What the task asks » Copy out the items below word for word, starting with the first one and going on through the line that contains "How many hours".

Data supplied »
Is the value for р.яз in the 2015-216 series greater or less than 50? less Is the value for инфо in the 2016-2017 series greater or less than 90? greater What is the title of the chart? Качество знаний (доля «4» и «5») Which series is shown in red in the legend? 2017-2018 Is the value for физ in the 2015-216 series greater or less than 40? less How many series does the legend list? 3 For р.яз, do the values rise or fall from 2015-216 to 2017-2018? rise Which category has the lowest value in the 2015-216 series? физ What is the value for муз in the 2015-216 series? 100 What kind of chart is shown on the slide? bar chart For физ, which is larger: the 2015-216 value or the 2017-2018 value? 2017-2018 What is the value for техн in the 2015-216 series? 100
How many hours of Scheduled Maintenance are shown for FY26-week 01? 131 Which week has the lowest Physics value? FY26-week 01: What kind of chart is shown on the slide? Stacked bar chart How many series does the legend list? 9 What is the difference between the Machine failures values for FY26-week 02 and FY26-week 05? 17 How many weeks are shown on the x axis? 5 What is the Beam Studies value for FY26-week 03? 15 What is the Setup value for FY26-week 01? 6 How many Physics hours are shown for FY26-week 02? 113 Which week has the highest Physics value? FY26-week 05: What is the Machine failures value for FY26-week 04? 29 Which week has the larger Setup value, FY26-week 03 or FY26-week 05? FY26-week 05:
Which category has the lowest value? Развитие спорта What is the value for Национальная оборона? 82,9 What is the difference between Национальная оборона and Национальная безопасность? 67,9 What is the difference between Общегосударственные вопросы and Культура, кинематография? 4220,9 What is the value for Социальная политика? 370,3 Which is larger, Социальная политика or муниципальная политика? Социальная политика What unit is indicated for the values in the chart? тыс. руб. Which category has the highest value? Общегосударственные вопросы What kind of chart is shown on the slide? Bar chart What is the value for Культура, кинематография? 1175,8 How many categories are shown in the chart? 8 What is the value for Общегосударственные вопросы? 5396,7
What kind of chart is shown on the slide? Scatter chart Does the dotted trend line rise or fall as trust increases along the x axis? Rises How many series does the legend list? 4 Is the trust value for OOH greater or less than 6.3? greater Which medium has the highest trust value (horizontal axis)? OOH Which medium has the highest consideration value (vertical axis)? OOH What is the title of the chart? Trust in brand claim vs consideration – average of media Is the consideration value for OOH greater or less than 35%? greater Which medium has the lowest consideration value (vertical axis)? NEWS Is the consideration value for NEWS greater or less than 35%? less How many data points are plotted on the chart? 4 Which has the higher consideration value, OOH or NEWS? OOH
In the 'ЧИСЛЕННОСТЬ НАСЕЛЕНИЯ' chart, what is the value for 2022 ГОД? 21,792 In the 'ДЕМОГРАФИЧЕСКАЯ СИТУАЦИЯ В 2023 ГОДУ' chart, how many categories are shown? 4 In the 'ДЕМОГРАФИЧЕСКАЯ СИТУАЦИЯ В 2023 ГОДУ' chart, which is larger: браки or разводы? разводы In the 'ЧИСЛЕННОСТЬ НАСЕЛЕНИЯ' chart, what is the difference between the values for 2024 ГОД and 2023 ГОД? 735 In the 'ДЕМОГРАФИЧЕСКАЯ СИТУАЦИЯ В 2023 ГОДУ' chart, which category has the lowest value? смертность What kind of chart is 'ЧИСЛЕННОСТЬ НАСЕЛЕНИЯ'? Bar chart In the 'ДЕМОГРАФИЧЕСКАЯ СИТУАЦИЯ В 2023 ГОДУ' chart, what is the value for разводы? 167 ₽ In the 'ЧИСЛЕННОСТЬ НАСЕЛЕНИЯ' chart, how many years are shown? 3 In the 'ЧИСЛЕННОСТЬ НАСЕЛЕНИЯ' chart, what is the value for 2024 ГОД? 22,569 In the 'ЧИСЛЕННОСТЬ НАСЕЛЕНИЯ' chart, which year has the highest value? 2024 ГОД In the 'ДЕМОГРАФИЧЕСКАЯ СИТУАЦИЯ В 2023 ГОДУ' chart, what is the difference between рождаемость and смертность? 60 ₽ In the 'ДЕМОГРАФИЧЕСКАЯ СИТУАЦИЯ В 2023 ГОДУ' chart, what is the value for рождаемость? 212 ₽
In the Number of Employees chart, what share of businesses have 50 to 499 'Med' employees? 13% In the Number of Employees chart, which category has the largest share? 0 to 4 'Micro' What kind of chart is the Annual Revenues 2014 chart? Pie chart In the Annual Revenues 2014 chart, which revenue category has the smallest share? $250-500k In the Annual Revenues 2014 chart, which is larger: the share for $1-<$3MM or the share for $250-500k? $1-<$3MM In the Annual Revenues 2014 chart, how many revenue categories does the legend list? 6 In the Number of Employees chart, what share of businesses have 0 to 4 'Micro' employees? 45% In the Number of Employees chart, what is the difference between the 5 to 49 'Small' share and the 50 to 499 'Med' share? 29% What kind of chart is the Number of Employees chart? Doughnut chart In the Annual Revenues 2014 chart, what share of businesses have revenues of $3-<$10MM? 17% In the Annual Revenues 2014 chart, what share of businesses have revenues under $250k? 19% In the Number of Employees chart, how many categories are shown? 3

Solution »
Is the value for р.яз in the 2015-216 series greater or less than 50? less Is the value for инфо in the 2016-2017 series greater or less than 90? greater What is the title of the chart? Качество знаний (доля «4» и «5») Which series is shown in red in the legend? 2017-2018 Is the value for физ in the 2015-216 series greater or less than 40? less How many series does the legend list? 3 For р.яз, do the values rise or fall from 2015-216 to 2017-2018? rise Which category has the lowest value in the 2015-216 series? физ What is the value for муз in the 2015-216 series? 100 What kind of chart is shown on the slide? bar chart For физ, which is larger: the 2015-216 value or the 2017-2018 value? 2017-2018 What is the value for техн in the 2015-216 series? 100
How many hours of Scheduled Maintenance are shown for FY26-week 01? 131 Which week has the lowest Physics value? FY26-week 01: What kind of chart is shown on the slide? Stacked bar chart How many series does the legend list? 9 What is the difference between the Machine failures values for FY26-week 02 and FY26-week 05? 17 How many weeks are shown on the x axis? 5 What is the Beam Studies value for FY26-week 03? 15 What is the Setup value for FY26-week 01? 6 How many Physics hours are shown for FY26-week 02? 113 Which week has the highest Physics value? FY26-week 05: What is the Machine failures value for FY26-week 04? 29 Which week has the larger Setup value, FY26-week 03 or FY26-week 05? FY26-week 05:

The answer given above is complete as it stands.